I am self-studying so I hope anyone who can understand this topic kindly help me. I have problems with the following question.
(Q 2.10, "convex optimization" by stephen boyd.)
Let $C \subseteq \mathbb{R}^n$ be the solution set of a quadratic inequality, $$C=\{x\in{\mathbb{R}^n}|x^T Ax+b^Tx+c\leq0\}.$$ a) Show that C is convex if A is positive semidefinite.
b) Show that intersection of C and the hyperplane defined by $g^Tx+h=0$ (where $g \neq 0$) is convex if $A+\lambda gg^T \geq0$ for some $\lambda \in \mathbb{R}$.
My questions are:
Is it possible to solve (a) and (b) by showing $\theta x_1+ (1-\theta )x_2 \in C$, where $x_1,x_2 \in C$? If yes, how?
For (a), I have seen a proof by showing that the intersection of $C$ with an arbitrary line $\{\hat x+tv|t\in\mathbb{R}\}$ is convex. This approach ultimately leads to a solution of $D=\{\hat x+tv|\alpha t^2+\beta t+\gamma\leq 0\}$, where $\alpha,\beta,\gamma$ are expressed in terms of $x$. It says that $D$ is convex if $\alpha\geq0$. Nevertheless, I don't understand why this is the case. It seems that such statement comes from the fact that one is taking the second derivative of the quadratic inequality w.r.t. $t$ and therefore $\alpha\geq0$ implies convexity. But shouldn't we test the convexity in terms of $x$? Please correct my misunderstanding.

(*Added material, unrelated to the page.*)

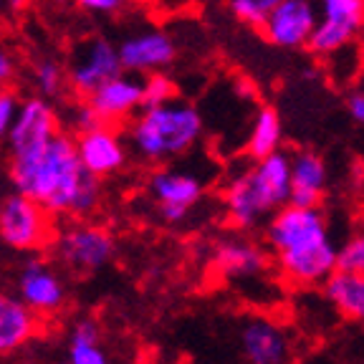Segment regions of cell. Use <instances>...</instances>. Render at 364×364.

- I am very curious how $\lambda gg^T \geq0$ is obtained. That seems very arbitrary to me though I am aware that $g^Tv=0$.
- Is it acceptable to define $f(x)=x^T Ax+b^Tx+c$, and suggest that $\frac{\partial^2 f}{\partial x^2}>0$ implies convexity?
P.S.: I'm aware there is an explanation posted in mathstackexchange to the problem Q 2.10. Nevertheless, I am looking for answers to my questions.